DESIGN AND OPTIMIZATION OF NEW AGZNF3-BASED PEROVSKITE SOLAR CELLS BY USING SCAPS-1D

Abstract

The increasing energy demand globally, compounded by environmental concerns, is leading to the drive of renewable energy solutions which are cost effective, efficient and environmentally sustainable. The work investigated the potential of a new generation of AgZnF3-based PSC by comprehensively optimizing the electron transport layer (ETL), hole transport layer (HTL), absorber layer and other critical parameters such as thickness of absorber layer, defect density (Nt), electron affinity, operating temperature, work function of back contact, series and shunt resistance using SCAPS 1D software.

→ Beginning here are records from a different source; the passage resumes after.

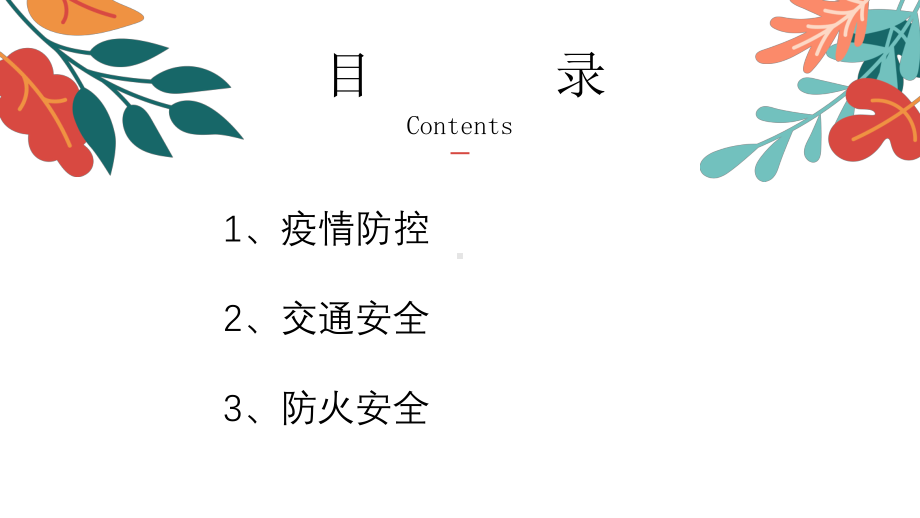 目 录

Contents

1、疫情防控

2、交通安全

3、防火安全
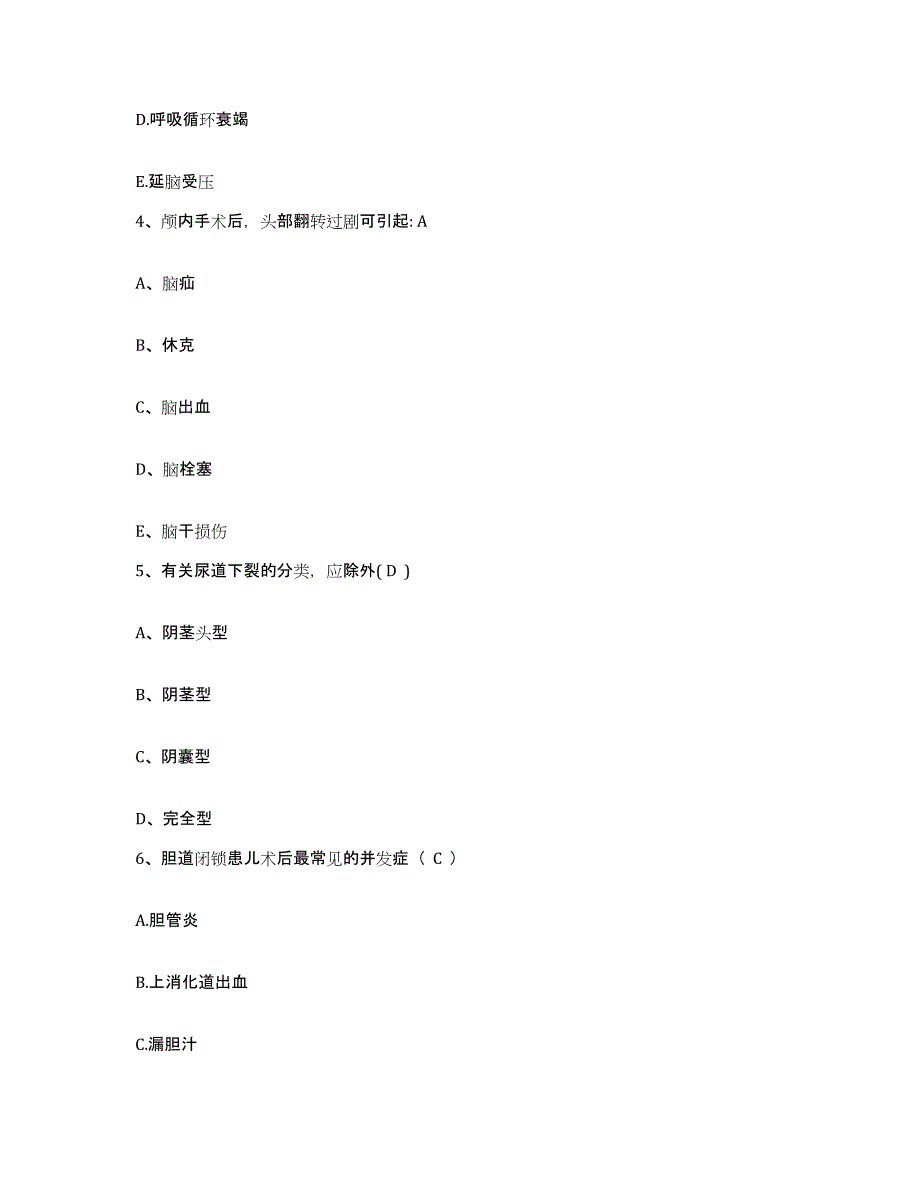 D.呼吸循环衰竭

E.延脑受压

4、颅内手术后，头部翻转过剧可引起: A

A、脑疝

B、休克

C、脑出血

D、脑栓塞

E、脑干损伤

5、有关尿道下裂的分类，应除外( D )

A、阴茎头型

B、阴茎型

C、阴囊型

D、完全型

6、胆道闭锁患儿术后最常见的并发症（ C ）

A.胆管炎

B.上消化道出血

C.漏胆汁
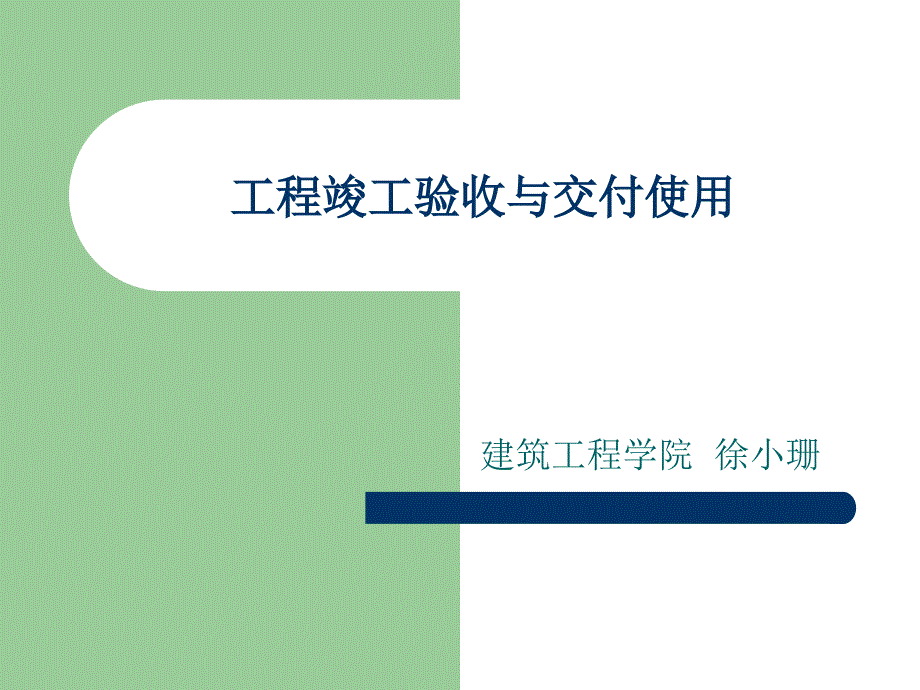 工程竣工验收与交付使用

建筑工程学院 徐小珊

AgZnF3, absorber layer has suitable bandgap of 1.521 eV with superior holes and electrons mobility facilitates efficient photon and charge transfer yet minimum recombination losses. The device structure, FTO/ETLs/AgZnF3/HTLs/back contact, was systematically investigated by varying the ETLs, HTLs and back contacts to identify the optimized configuration. Among the various ETLs, WS2 emerged the most appropriate ETL, while CBTS as HTL outperformed other HTLs by improving the charge extraction and minimizing loss due to recombination and exhibiting maximum efficiency for the device configuration of FTO/WS2/AgZnF3/CBTS/Au. The device obtained highest PCE of 31.77 % (with VOC of 1.38 V, JSC of 25.23 mA/cm2 and FF of 90.82 %) at optimized value of different important parameters which effects the device performance as follows: thickness of absorber layer is 550 nm, Nt of 1014 cm-3 and at 300 K. These findings emphasize the importance of AgZnF3-based PSCs and highlights the critical need for its commercial application.